I worry more about a general harshness in the air. People are quick to reject difference, quirkiness, and things they don’t understand. The topic of friendship needs attention—but without personality quizzes, confessional sessions, or anything reductive.
If there’s unspoken damage done by this election campaign, it’s the extreme glorification of celebrities, the turning of all heads toward these candidates and their every move. Yes, the election has this country on a precipice, but Clinton and Trump themselves are unknown to me, except as public figures and possible leaders, and merit my attention in that regard only.

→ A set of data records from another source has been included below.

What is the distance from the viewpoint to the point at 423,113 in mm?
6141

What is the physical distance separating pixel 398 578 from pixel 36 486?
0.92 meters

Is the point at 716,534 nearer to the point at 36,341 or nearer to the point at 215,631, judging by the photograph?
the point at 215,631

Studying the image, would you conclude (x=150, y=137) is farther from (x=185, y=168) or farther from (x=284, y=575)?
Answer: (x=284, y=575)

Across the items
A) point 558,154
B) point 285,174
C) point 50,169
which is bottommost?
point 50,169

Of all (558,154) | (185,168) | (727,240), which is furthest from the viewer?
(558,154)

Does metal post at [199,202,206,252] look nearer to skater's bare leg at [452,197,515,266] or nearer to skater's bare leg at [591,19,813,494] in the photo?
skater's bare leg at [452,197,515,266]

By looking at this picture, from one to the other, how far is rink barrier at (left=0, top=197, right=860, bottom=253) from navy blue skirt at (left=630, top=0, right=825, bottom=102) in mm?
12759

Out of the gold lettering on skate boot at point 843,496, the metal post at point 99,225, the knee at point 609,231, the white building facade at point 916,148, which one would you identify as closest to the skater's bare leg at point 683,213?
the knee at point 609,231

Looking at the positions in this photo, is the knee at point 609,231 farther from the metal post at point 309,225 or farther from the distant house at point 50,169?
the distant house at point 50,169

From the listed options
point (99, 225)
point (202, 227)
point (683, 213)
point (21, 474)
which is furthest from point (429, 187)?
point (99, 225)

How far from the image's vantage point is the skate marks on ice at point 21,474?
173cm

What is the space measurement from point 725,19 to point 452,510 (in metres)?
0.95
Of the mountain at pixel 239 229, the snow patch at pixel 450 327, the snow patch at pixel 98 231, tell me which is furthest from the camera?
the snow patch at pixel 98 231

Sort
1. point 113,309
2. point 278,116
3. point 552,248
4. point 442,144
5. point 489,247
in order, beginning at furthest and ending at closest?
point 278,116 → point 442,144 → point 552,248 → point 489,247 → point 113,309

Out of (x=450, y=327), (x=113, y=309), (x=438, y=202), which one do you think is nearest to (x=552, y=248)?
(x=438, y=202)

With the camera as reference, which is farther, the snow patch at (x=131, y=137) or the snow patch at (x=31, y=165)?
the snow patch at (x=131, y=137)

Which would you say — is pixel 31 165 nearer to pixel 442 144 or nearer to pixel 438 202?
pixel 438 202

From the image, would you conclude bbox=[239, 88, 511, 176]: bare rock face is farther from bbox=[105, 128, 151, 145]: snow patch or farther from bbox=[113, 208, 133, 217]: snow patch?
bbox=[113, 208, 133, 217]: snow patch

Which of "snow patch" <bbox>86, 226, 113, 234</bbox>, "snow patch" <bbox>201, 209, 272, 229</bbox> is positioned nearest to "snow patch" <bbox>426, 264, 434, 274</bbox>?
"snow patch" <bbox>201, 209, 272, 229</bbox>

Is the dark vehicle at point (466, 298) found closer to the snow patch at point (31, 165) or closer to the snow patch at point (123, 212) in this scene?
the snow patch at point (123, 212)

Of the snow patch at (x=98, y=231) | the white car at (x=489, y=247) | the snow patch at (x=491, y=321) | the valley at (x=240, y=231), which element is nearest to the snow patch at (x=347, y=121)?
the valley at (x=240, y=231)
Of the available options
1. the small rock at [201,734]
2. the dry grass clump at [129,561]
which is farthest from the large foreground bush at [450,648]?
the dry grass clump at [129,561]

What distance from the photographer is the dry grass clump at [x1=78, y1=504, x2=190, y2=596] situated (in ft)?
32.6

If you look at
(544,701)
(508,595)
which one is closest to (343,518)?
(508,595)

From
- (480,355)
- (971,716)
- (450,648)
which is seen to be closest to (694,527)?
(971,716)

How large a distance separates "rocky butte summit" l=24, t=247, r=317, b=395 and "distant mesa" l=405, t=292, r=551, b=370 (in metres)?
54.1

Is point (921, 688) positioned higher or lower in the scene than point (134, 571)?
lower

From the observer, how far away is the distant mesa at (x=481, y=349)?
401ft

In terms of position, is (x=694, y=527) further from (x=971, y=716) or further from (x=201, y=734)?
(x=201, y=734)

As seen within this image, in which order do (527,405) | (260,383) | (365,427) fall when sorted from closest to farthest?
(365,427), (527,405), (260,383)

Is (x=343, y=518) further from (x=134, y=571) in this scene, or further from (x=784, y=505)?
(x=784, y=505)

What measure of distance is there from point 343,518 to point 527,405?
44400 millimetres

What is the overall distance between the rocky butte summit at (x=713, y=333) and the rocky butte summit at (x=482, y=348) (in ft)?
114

A friend and colleague reminded me today of the Enchiridion of Epictetus. I started rereading it.This was a favorite passage:
These reasonings are unconnected: “I am richer than you, therefore I am better”; “I am more eloquent than you, therefore I am better.” The connection is rather this: “I am richer than you, therefore my property is greater than yours”; “I am more eloquent than you, therefore my style is better than yours.” But you, after all, are neither property nor style.
Epictetus was wise to separate property and talent from the person; instead of saying “you are more than your possessions,” he says something even stronger: “But you, after all, are neither property nor style.” In other words, a person is both bare and vast, not a sum of things, but an entity beyond them.
Note: I made a few minor changes and an addition to this piece after posting it.